The images from reporters on the scene of Hurricane Harvey and its aftermath are certainly evocative. A person viewing photographs of the devastation left behind in Harvey’s wake might experience sympathy, sadness, a desire to help survivors, or even a sense of existential dread at how fragile our lives are.
But one man, conservative blogger Matt Walsh, dared to cast empathy aside when he laid eyes on a photograph of a police officer carrying a mother and her child to safety in knee-deep flood waters. Instead, blogger Matt Walsh took the picture as an opportunity to teach the people of Twitter a little lesson about traditional gender roles.
Many people on Twitter agreed with Walsh, retweeting his statement more than 10,000 times. However, the tweet earned him a lot of backlash as well, mostly from individuals who didn’t buy into Walsh’s ill-timed statement.
An actual gender studies professor, Christina Wolbrecht, even stepped in to school anyone who might be picking up what Walsh was putting down — progress, he was putting down progress — on the universally negative impact of conforming to gender stereotypes.
In her thread, Wolbrecht breaks down the gender gap in care-based industries, like nursing and childcare, and how that perception gap is damaging both to the industries themselves and the men and women in today’s workforce who feel confined to certain fields based on their gender identity.
According to Wolbrecht’s analysis, women compose the majority of the workforce in fields that deal with providing care because women traditionally fill caretaker roles in their personal lives, free of charge. Thus, the commercialization of care-taking becomes a primarily female industry, and the work that goes into caretaking is undervalued because so many women perform it for free.

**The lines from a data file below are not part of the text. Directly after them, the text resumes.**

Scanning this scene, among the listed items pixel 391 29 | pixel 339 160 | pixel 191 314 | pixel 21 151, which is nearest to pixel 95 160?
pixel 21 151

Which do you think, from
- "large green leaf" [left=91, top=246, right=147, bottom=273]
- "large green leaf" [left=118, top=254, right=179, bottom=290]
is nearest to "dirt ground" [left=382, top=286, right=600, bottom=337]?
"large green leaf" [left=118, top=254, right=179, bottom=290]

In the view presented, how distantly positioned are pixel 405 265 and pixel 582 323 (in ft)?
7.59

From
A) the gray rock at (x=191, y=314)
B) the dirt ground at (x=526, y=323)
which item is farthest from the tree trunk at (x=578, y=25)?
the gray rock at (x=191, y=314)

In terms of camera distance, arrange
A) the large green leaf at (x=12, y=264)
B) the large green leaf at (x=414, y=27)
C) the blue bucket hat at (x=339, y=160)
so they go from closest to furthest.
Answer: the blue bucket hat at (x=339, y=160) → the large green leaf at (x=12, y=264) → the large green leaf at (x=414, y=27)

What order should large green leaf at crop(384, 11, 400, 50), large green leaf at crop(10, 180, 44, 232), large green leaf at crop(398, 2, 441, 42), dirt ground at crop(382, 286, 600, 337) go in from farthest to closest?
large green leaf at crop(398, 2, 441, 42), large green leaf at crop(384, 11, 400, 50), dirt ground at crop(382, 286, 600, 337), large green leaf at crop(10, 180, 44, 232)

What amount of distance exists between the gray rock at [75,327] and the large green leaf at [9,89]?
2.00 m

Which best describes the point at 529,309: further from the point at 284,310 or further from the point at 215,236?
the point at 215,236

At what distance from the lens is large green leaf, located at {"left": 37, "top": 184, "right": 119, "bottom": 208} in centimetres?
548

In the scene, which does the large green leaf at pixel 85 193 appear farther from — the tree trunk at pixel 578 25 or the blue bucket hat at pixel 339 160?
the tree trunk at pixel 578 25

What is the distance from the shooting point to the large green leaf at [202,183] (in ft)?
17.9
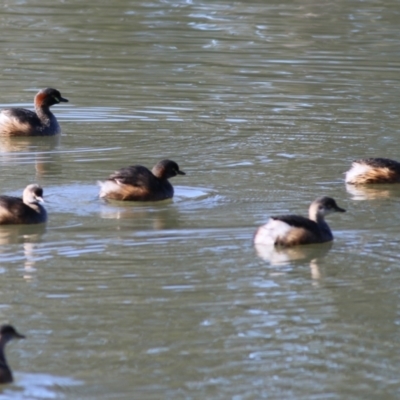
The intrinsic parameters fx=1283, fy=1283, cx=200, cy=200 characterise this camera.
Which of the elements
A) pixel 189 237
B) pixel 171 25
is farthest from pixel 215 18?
pixel 189 237

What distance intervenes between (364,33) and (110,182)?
13068 mm

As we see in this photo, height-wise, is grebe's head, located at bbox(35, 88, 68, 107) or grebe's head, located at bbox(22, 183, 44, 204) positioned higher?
grebe's head, located at bbox(35, 88, 68, 107)

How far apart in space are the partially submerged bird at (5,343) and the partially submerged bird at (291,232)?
2782mm

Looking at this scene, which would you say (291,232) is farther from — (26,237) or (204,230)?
(26,237)

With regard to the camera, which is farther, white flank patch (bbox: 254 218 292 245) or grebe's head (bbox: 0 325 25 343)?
white flank patch (bbox: 254 218 292 245)

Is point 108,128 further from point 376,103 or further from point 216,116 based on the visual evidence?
point 376,103

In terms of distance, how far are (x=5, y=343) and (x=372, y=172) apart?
6.06 metres

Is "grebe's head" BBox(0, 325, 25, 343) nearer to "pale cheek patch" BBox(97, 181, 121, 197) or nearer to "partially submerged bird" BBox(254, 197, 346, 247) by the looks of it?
"partially submerged bird" BBox(254, 197, 346, 247)

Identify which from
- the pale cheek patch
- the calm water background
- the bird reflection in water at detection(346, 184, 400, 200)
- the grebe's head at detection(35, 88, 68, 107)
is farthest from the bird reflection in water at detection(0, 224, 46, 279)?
the grebe's head at detection(35, 88, 68, 107)

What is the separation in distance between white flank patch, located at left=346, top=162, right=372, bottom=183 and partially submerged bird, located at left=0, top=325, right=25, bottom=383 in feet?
18.6

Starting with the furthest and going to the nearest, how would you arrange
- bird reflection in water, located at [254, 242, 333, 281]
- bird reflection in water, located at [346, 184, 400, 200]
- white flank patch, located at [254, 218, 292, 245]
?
bird reflection in water, located at [346, 184, 400, 200] < white flank patch, located at [254, 218, 292, 245] < bird reflection in water, located at [254, 242, 333, 281]

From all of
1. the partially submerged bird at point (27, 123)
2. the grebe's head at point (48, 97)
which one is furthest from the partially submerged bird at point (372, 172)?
the grebe's head at point (48, 97)

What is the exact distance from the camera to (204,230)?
34.3ft

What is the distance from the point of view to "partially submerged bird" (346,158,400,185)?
12555 mm
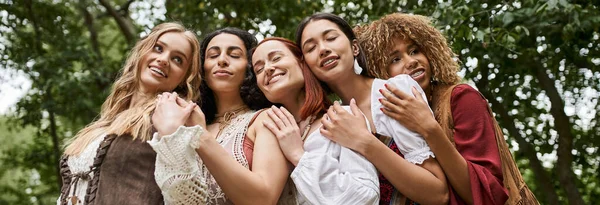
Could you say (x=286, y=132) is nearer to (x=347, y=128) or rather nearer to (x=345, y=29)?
(x=347, y=128)

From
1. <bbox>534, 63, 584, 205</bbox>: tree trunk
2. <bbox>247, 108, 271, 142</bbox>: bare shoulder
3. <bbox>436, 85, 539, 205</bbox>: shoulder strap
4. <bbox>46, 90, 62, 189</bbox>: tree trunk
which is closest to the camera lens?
<bbox>436, 85, 539, 205</bbox>: shoulder strap

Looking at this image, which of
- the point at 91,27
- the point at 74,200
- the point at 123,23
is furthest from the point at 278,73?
the point at 91,27

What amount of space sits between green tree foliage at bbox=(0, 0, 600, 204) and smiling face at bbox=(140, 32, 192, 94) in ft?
3.81

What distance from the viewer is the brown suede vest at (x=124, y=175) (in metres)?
2.98

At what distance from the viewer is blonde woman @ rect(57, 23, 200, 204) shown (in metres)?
3.02

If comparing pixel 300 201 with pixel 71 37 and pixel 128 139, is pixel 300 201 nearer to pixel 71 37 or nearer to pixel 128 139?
pixel 128 139

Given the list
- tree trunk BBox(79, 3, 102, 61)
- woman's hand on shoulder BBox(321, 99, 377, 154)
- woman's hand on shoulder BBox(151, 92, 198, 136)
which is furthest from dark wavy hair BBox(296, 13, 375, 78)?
tree trunk BBox(79, 3, 102, 61)

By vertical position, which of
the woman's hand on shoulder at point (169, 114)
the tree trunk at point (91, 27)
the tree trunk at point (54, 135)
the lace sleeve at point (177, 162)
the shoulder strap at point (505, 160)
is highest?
the woman's hand on shoulder at point (169, 114)

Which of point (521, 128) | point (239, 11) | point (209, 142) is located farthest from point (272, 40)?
point (521, 128)

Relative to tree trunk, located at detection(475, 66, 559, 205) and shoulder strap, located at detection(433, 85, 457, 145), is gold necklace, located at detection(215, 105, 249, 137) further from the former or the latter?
tree trunk, located at detection(475, 66, 559, 205)

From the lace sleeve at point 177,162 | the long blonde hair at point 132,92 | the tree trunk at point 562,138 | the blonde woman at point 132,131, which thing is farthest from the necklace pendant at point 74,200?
the tree trunk at point 562,138

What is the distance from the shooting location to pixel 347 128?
125 inches

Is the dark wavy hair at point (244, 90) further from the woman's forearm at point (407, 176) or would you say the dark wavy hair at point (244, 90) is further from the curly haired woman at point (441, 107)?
the woman's forearm at point (407, 176)

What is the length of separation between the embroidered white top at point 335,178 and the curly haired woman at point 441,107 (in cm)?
Answer: 29
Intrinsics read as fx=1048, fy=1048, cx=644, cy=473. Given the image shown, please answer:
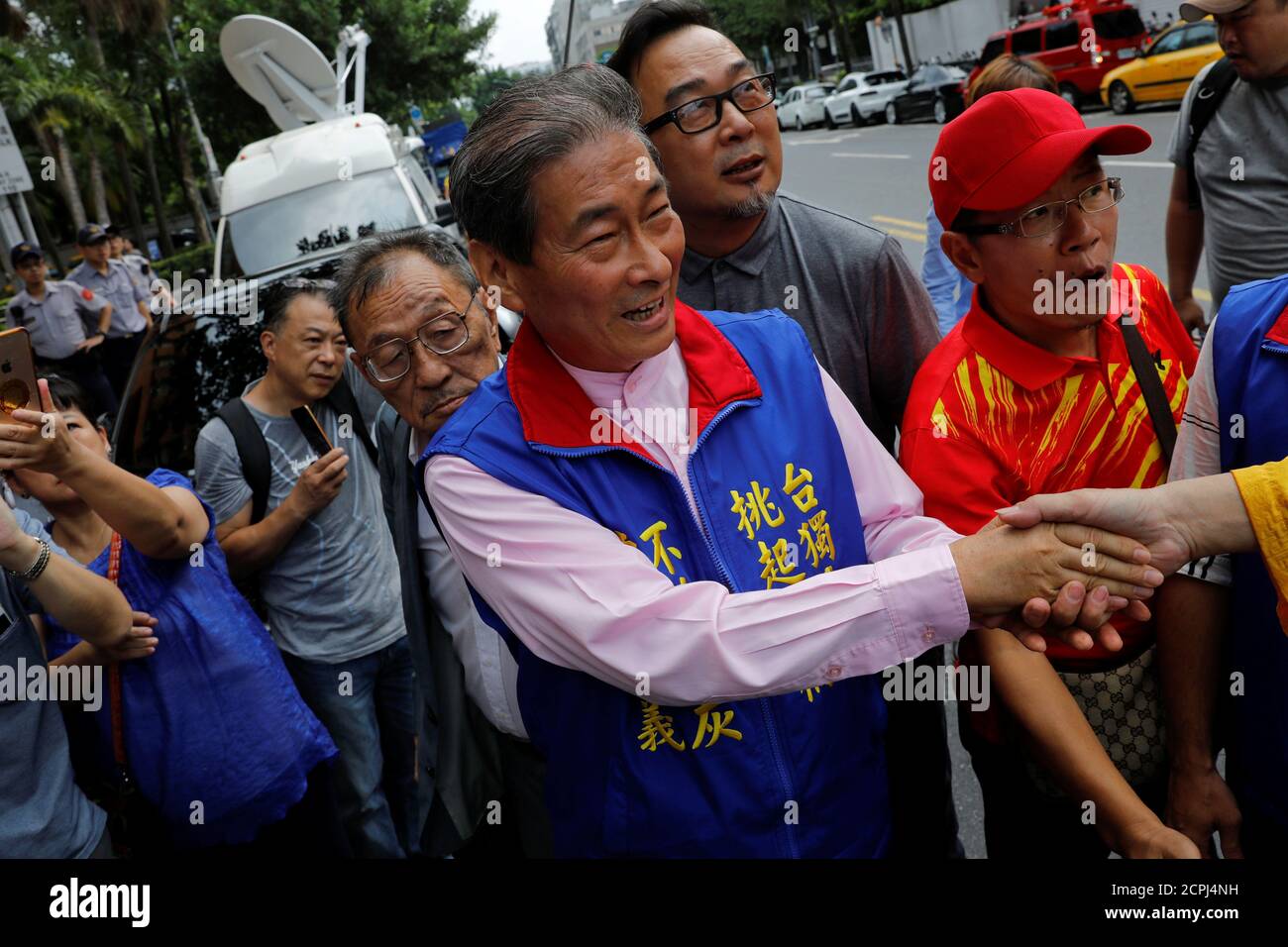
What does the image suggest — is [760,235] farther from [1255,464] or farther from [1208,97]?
[1208,97]

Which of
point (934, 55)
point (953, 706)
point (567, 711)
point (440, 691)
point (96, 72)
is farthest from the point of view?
point (934, 55)

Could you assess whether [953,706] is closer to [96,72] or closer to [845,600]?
[845,600]

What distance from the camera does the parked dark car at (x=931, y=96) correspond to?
22.9m

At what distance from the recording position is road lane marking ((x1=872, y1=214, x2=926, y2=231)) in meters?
11.6

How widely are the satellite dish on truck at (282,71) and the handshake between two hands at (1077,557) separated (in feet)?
34.1

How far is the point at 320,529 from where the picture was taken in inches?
122

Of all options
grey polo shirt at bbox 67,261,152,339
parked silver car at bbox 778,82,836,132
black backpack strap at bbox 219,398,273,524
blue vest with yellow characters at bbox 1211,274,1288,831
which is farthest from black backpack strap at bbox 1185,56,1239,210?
parked silver car at bbox 778,82,836,132

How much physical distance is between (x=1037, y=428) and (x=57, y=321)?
→ 8.72 metres

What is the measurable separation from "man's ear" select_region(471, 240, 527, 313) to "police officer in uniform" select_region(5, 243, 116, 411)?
779cm

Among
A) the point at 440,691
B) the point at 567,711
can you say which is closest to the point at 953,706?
the point at 440,691

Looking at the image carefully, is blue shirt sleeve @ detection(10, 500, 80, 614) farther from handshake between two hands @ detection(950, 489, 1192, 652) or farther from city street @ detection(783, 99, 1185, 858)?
city street @ detection(783, 99, 1185, 858)

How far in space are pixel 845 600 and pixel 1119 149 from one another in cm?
112

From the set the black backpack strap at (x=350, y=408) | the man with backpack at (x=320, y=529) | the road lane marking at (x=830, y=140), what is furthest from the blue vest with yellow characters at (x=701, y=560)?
the road lane marking at (x=830, y=140)

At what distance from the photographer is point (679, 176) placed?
2277 mm
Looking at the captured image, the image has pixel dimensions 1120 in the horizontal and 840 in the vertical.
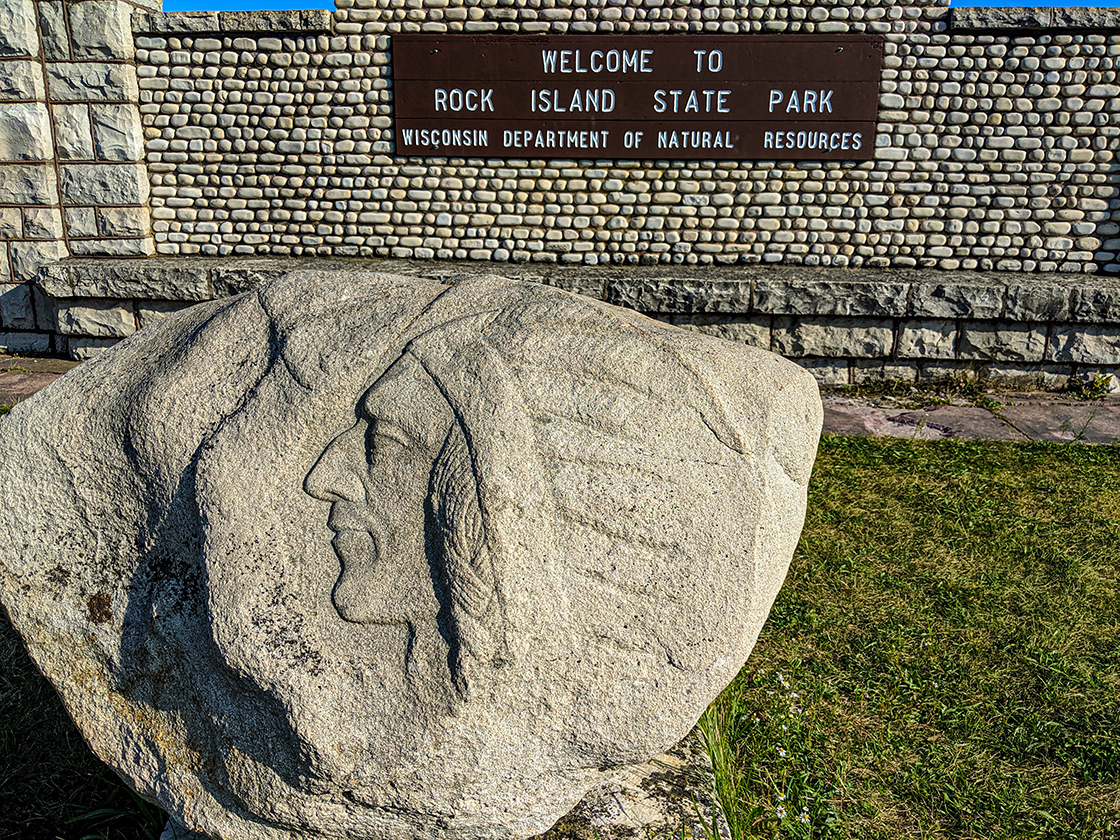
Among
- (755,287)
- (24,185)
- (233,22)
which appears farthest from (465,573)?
(24,185)

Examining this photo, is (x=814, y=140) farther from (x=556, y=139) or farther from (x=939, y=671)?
(x=939, y=671)

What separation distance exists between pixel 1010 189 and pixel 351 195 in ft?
15.6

Because of this system, men tend to resist taking on jobs as care providers due to an aversion to appearing feminine, and because they do not want to accept a pay cut, Wolbrecht posits. That leaves men jobless and women underpaid.
But not all of the responses to this tweet were as nuanced or rooted in evidence. Critiques of Walsh’s initial tweet morphed into, you guessed it, a meme. People selected famous examples of intertwined trios or duos and touted them as examples of “how it ought to be, despite what your gender studies professor says.”
Will Walsh learn a lesson from all of this backlash? Most likely, the answer is no. Even the gender studies professor, Wolbrecht, acknowledged Walsh as a “provocateur” in a later tweet and stated that her intention was not to reach him. “This is for everyone else,” she said.